##### EXERCISE MATERIAL #####
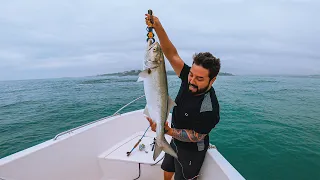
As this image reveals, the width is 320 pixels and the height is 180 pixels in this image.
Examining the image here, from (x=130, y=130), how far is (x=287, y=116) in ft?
44.6

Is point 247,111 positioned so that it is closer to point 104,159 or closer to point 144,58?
point 104,159

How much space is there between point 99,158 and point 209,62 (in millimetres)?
3567

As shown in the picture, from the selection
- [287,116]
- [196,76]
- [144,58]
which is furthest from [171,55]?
[287,116]

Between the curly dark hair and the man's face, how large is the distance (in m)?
0.04

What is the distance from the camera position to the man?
2.41 meters

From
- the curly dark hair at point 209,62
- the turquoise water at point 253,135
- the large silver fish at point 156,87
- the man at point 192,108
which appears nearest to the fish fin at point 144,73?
the large silver fish at point 156,87

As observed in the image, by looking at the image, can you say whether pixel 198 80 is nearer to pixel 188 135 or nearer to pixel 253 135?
pixel 188 135

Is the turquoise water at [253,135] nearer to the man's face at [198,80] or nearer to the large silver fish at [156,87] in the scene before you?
the man's face at [198,80]

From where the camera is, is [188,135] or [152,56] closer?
[152,56]

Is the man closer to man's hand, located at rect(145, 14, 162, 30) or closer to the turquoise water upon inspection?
man's hand, located at rect(145, 14, 162, 30)

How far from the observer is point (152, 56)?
82.7 inches

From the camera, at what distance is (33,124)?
12992mm

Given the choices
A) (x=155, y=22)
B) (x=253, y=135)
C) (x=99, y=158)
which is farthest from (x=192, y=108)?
(x=253, y=135)

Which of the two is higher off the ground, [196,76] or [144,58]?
[144,58]
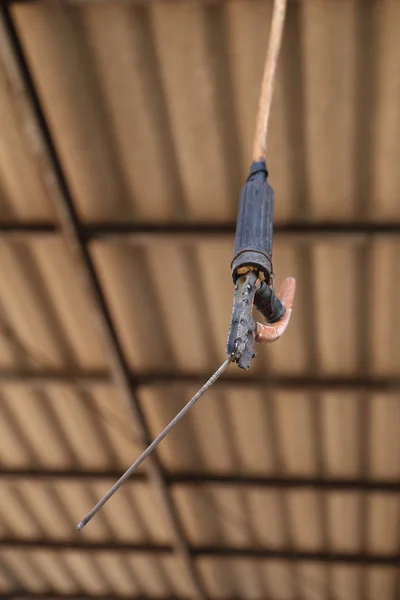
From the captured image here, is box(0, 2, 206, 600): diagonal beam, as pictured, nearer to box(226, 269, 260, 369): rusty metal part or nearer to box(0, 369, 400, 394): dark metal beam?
box(0, 369, 400, 394): dark metal beam

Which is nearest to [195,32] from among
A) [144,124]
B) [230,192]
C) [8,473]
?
[144,124]

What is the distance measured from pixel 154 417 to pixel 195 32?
3.55 metres

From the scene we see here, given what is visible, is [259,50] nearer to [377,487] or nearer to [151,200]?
[151,200]

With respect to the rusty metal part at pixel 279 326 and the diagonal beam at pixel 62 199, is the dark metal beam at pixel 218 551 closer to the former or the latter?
the diagonal beam at pixel 62 199

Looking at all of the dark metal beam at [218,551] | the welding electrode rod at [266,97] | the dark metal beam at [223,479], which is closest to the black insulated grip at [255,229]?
the welding electrode rod at [266,97]

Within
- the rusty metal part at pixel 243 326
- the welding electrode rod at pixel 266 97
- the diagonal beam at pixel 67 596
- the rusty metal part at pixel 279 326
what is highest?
the diagonal beam at pixel 67 596

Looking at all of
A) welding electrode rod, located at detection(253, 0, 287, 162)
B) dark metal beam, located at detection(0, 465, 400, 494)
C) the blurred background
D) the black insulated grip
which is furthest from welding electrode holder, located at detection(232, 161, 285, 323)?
dark metal beam, located at detection(0, 465, 400, 494)

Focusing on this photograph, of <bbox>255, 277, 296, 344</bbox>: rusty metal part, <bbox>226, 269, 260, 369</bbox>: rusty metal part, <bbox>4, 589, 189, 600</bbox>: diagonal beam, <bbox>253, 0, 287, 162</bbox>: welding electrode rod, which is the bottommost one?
<bbox>226, 269, 260, 369</bbox>: rusty metal part

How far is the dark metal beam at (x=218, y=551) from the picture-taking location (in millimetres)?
7453

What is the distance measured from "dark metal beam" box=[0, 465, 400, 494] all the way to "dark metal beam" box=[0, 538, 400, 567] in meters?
1.28

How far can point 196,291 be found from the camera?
5.14 metres

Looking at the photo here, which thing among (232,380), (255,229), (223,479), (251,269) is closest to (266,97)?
(255,229)

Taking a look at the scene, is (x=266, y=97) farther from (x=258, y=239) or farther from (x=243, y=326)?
(x=243, y=326)

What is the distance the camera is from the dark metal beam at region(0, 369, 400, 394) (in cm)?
557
#####
# EXERCISE OBJECTIVE
Please reproduce word for word the part of the data above that opens with the line containing "Taking a look" and runs through the last line of the data, keeping both ends.

# SOLUTION TO THIS TASK
Taking a look at the scene, is (x=266, y=97) farther from (x=258, y=239) or farther from (x=243, y=326)?
(x=243, y=326)

What is the distance the camera is from the dark metal beam at region(0, 369, 400, 394) (in cm)?
557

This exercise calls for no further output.